**WHAT THE EXERCISE ASKS**
Please say how many lines below include the word "maine", with nothing beyond the number.

Start of SOURCE MATERIAL

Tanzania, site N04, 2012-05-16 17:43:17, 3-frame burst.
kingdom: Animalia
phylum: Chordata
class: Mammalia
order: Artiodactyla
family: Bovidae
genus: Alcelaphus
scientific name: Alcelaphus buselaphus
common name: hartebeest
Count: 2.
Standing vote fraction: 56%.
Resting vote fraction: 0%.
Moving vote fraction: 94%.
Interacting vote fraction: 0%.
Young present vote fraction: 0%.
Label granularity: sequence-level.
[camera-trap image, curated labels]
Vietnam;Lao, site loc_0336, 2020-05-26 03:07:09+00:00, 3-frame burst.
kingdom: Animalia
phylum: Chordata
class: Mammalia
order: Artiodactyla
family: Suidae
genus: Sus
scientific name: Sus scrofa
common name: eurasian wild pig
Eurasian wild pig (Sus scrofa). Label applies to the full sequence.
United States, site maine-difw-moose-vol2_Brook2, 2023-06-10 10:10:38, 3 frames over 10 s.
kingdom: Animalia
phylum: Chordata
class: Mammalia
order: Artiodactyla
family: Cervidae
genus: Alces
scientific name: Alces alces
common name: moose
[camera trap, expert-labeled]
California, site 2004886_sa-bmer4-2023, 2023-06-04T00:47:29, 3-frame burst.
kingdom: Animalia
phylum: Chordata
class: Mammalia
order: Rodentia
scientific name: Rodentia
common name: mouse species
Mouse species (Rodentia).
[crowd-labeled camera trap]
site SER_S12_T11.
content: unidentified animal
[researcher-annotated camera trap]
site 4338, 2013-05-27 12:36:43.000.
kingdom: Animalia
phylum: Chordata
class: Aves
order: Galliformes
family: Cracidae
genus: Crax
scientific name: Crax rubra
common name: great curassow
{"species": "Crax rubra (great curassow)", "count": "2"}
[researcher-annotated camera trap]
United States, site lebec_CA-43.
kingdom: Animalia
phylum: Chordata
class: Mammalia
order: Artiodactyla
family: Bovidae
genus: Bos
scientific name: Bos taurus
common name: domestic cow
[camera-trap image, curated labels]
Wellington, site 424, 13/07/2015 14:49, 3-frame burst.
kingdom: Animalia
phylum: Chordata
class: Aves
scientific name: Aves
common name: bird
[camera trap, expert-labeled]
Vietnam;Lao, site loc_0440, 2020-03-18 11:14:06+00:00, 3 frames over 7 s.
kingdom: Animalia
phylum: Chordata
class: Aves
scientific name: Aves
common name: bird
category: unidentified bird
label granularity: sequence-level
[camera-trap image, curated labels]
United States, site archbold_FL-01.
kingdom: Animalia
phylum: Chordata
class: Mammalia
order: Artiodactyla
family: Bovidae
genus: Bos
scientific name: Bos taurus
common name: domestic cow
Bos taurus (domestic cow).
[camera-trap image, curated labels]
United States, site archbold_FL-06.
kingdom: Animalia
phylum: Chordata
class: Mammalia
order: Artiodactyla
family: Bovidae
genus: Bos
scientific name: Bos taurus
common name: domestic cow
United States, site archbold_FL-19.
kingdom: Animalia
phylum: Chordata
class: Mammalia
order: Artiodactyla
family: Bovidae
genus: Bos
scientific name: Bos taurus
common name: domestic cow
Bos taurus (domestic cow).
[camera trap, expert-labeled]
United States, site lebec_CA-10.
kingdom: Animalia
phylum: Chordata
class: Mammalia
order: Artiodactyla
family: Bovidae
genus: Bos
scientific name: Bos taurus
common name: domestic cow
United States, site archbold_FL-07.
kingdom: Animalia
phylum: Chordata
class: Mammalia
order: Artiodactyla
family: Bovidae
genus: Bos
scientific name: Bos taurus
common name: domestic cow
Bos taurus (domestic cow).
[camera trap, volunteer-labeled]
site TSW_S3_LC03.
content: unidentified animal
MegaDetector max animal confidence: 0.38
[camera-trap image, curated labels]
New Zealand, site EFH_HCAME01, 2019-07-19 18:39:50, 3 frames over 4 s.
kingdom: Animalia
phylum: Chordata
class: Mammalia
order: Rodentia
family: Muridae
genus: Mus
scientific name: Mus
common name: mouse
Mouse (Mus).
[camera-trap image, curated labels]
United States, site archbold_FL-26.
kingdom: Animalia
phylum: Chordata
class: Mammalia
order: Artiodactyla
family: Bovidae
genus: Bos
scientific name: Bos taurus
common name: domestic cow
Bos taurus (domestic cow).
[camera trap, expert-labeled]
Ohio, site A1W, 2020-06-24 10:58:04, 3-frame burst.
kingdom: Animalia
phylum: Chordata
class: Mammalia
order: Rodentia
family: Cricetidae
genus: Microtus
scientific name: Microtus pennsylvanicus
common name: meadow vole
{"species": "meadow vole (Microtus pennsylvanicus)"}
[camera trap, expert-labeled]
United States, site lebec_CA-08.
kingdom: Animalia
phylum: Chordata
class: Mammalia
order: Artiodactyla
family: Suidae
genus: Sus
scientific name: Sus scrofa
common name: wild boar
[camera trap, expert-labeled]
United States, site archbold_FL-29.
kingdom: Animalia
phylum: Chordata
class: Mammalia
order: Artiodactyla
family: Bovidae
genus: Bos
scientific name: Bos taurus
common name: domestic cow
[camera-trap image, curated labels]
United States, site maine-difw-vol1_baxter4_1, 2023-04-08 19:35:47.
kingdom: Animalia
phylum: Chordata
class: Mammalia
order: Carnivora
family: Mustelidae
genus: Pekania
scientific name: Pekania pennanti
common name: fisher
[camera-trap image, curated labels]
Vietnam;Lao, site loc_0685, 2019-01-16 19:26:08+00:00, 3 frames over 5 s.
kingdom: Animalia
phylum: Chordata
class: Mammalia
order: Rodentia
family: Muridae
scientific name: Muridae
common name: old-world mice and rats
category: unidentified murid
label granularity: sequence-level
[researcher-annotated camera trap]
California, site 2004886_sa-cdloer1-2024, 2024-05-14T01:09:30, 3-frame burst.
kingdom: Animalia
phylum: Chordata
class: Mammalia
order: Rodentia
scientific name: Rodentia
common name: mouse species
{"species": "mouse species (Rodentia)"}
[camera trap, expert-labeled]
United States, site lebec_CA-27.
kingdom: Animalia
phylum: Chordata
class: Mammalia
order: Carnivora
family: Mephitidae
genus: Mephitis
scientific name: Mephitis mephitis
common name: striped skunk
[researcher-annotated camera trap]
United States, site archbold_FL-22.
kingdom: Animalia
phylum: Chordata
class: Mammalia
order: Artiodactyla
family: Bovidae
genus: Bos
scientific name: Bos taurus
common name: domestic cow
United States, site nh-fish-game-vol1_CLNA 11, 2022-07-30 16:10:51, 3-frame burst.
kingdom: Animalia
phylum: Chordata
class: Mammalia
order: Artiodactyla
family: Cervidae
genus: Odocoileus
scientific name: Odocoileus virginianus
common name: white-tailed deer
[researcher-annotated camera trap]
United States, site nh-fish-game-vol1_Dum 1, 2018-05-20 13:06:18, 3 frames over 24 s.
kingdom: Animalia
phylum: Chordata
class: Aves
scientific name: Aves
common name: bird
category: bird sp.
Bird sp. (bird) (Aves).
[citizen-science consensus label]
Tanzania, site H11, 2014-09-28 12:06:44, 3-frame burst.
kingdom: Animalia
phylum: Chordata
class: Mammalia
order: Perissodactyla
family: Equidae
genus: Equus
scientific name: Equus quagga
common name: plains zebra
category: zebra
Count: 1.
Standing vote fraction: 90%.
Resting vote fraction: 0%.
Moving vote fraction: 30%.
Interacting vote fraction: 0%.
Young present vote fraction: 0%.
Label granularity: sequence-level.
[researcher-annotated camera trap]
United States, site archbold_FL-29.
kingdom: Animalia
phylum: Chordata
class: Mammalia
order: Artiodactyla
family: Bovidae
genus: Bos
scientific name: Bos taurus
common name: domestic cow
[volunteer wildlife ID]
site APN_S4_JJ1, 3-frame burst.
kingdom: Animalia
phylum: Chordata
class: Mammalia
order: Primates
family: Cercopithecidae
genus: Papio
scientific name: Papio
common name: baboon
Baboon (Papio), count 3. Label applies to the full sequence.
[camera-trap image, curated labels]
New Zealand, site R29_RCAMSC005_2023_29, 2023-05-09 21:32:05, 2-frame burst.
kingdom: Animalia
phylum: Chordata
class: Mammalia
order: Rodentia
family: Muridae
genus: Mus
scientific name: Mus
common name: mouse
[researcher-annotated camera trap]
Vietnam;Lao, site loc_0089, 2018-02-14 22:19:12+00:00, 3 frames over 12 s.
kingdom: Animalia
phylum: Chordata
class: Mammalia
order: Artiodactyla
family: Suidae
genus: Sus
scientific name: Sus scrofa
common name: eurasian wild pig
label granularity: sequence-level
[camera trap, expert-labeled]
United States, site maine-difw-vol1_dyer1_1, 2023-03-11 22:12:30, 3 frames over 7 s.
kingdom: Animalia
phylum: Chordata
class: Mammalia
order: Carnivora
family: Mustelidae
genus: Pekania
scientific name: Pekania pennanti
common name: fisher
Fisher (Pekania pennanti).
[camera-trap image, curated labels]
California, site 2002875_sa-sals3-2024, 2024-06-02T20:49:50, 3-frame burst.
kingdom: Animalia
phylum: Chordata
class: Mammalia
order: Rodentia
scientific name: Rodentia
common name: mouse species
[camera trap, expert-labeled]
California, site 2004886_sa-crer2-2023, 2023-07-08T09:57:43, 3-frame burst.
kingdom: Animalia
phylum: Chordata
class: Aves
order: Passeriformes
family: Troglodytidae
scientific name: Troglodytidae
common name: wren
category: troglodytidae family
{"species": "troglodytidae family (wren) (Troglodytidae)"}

End of SOURCE MATERIAL

**ANSWER BOX**
3